Think of Staples Center and there’s a good chance that the sweaty intensity of a Taylor Swift concert, the quickness and athleticism of a Los Angeles Kings ice hockey game or the solemn passion of Kobe Bryant’s recent numbers retirement ceremony will take center stage in your mind.
Now make room for tens of thousands of cheering fans filling the venerable arena to watch young athletes with world-class hand-eye coordination playing a video game.
Welcome to League of Legends, an e-sports game and tournament known colloquially as “LoL” and sponsored by the West L.A.-based Riot Games, led by onetime USC roommates Brandon Beck and Marc Merrill.
The two are a long way from campus.
Los Angeles has become one of e-sports major hubs, and Beck and Merrill have been at this phenomenon’s epicenter since its early days.
“L.A., as it relates to e-sports, not only has a lot of fans, but also it happens to be home to a bunch of professional players and a couple of leagues,” Beck said.
Playing video games is no longer limited to status hobby or derided as an escape. It’s grown into a full-on passion among hundreds of millions of competitors and fans the world over – and there now is serious money involved.

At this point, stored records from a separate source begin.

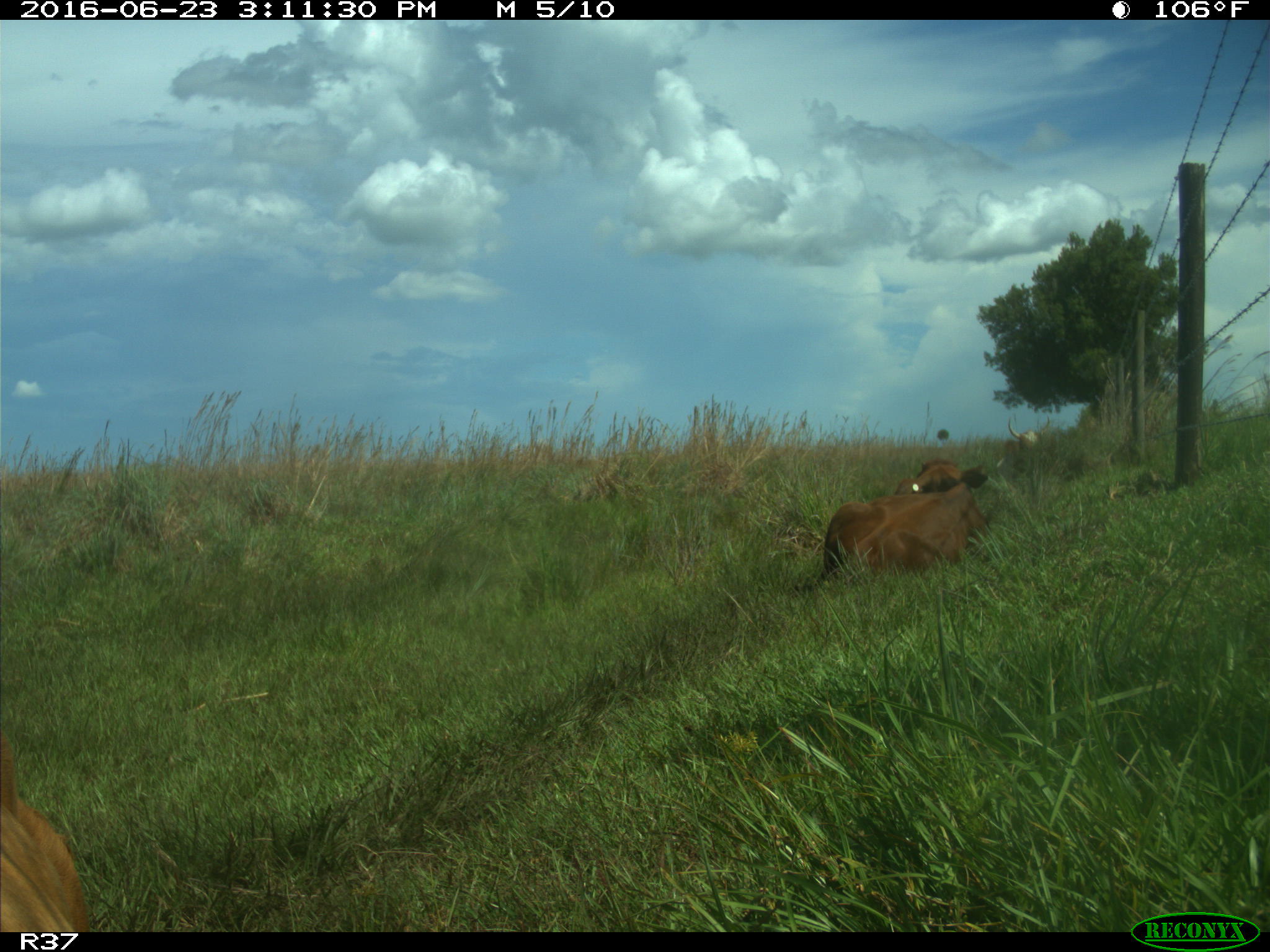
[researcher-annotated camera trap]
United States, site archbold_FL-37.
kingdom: Animalia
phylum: Chordata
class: Mammalia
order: Artiodactyla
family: Bovidae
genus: Bos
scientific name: Bos taurus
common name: domestic cow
Bos taurus (domestic cow).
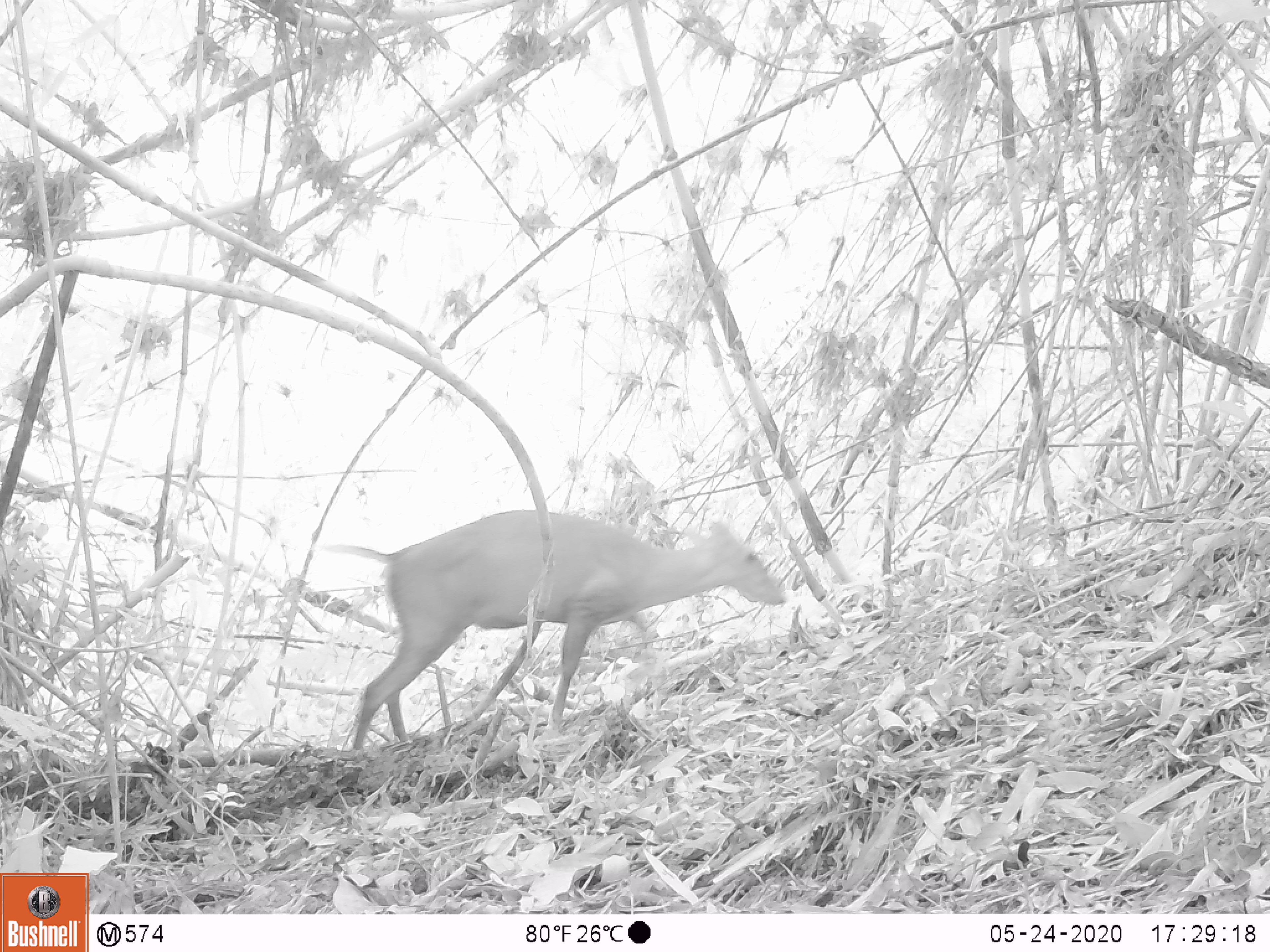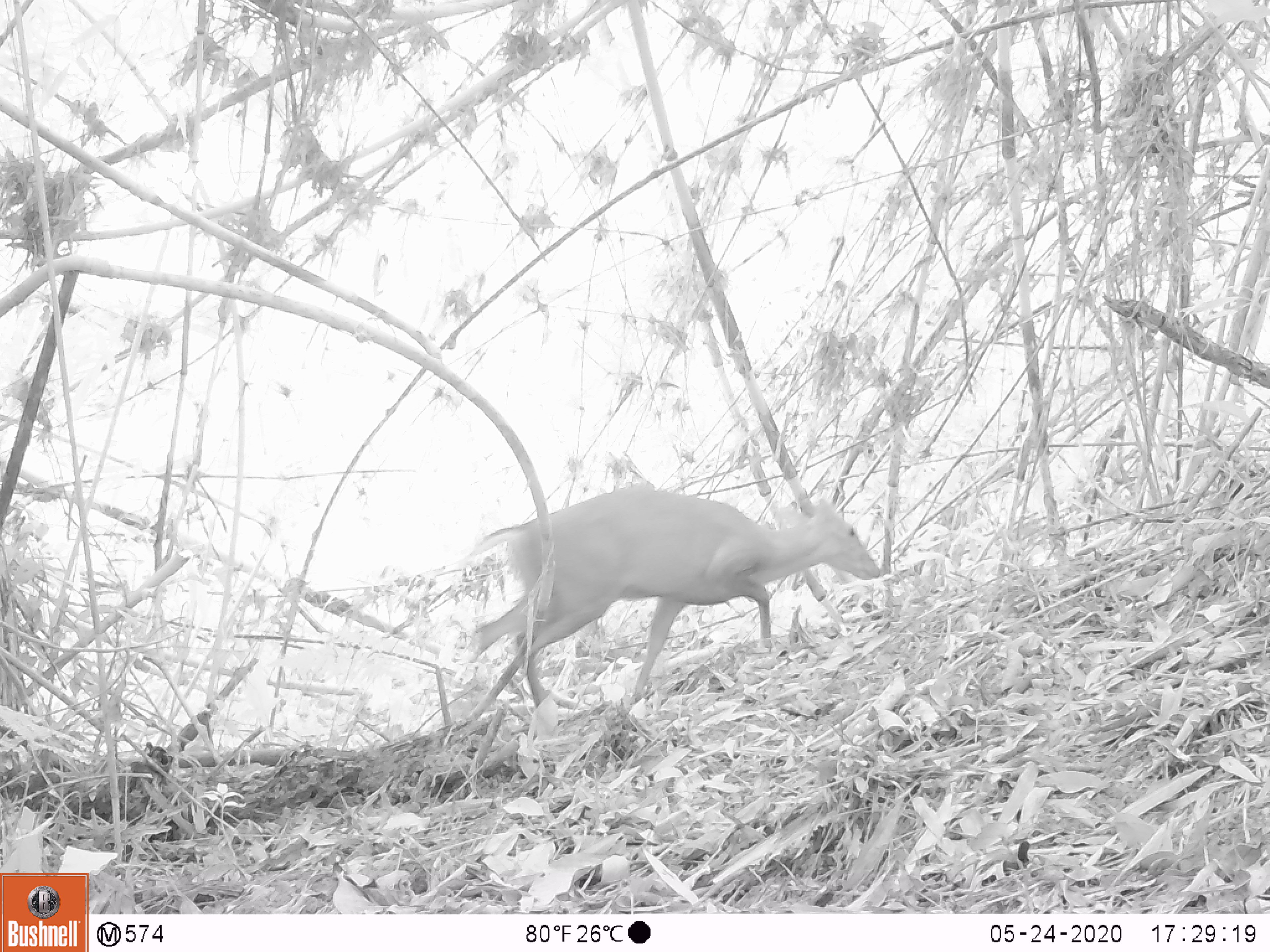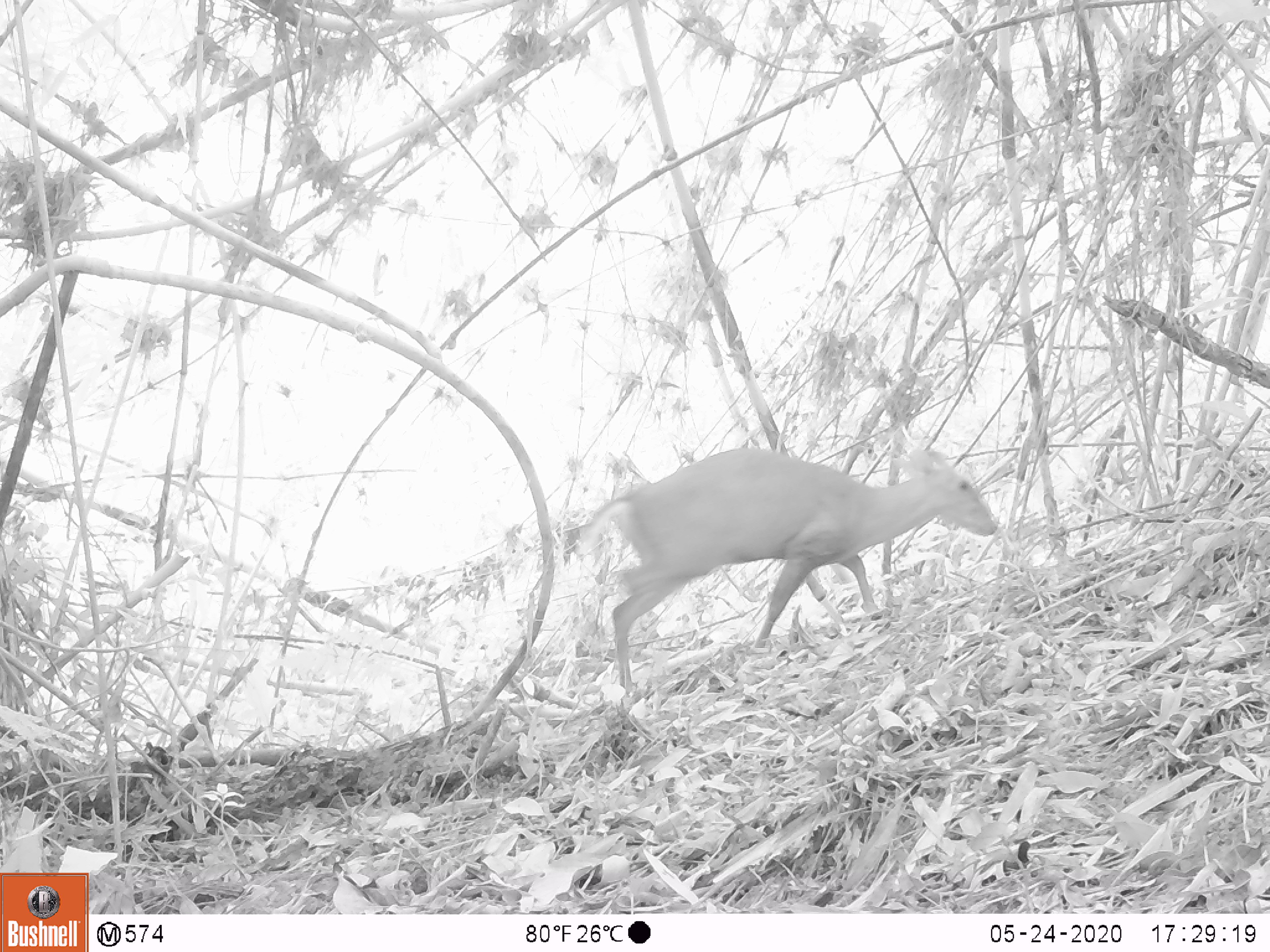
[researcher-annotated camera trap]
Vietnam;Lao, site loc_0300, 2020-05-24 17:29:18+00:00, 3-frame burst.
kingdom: Animalia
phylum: Chordata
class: Mammalia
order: Artiodactyla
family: Cervidae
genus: Muntiacus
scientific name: Muntiacus rooseveltorum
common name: roosevelt's muntjac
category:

The Samsung Galaxy – a team of eight or so sponsored by the eponymous South Korea-based consumer electronics brand – won the 2017 League of Legends annual tourney, taking nearly $1.9 million in prize money.
LoL’s Mid-Season Invitational snagged about 360 million unique viewers, more than tripling the Super Bowl’s audience online, according to the league’s official website.
Like it or not, baffled or bewildered, it’s time to realize that e-sports – or competitive gaming – is growing increasingly important as part of Southern California’s sporting scene.
Consider that Riot Games parent – China-based Tencent Holdings Ltd. – counts the brand among a portfolio that produces more than $22 billion in annual revenue and includes globally-known entities such as .
More people watch gaming video worldwide than use Netflix, ESPN, Hulu or HBO combined, an August 2017 SuperData Research study estimated.
Amazon.com Inc.’s Twitch, a streaming video site that focuses on gaming, has a larger audience (185 million) than channels such as ESPN (90 million).
Total worldwide viewers of gaming video content is expected to grow 22 percent to 743 million in 2019 from 609 million in 2016, SuperData said.